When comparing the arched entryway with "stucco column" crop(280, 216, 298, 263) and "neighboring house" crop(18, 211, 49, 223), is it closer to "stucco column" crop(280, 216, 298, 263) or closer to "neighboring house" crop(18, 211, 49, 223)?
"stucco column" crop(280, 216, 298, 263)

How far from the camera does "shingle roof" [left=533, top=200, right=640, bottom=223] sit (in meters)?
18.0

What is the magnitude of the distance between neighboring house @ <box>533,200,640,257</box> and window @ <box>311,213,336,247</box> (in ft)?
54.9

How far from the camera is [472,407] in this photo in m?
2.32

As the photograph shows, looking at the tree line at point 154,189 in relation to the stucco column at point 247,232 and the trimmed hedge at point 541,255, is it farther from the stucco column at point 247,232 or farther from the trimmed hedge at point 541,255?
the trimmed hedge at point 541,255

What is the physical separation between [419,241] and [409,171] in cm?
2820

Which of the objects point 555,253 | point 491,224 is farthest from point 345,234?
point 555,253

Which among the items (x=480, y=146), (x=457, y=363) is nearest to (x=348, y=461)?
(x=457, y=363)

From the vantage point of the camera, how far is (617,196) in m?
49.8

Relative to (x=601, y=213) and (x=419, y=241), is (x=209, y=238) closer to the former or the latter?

• [Problem to work on]: Convert every entry above into a JSON list of strings, one string per line, with blank lines omitted.

• [Solution to the exercise]:
[
  "When comparing the arched entryway with \"stucco column\" crop(280, 216, 298, 263) and \"neighboring house\" crop(18, 211, 49, 223), is it closer to \"stucco column\" crop(280, 216, 298, 263) or closer to \"neighboring house\" crop(18, 211, 49, 223)?",
  "\"stucco column\" crop(280, 216, 298, 263)",
  "How far from the camera does \"shingle roof\" [left=533, top=200, right=640, bottom=223] sit (in meters)?",
  "18.0",
  "What is the magnitude of the distance between neighboring house @ <box>533,200,640,257</box> and window @ <box>311,213,336,247</box> (in ft)?",
  "54.9",
  "How far from the camera is [472,407] in this photo in m?",
  "2.32",
  "As the photograph shows, looking at the tree line at point 154,189 in relation to the stucco column at point 247,232 and the trimmed hedge at point 541,255, is it farther from the stucco column at point 247,232 or farther from the trimmed hedge at point 541,255?",
  "the trimmed hedge at point 541,255",
  "What is the physical separation between [419,241] and [409,171] in cm?",
  "2820",
  "Which of the objects point 555,253 | point 491,224 is farthest from point 345,234?",
  "point 555,253",
  "Which among the items (x=480, y=146), (x=457, y=363) is nearest to (x=348, y=461)?",
  "(x=457, y=363)",
  "From the vantage point of the camera, how far is (617,196) in m?",
  "49.8",
  "Relative to (x=601, y=213) and (x=419, y=241), is (x=209, y=238) closer to the former or the latter?"
]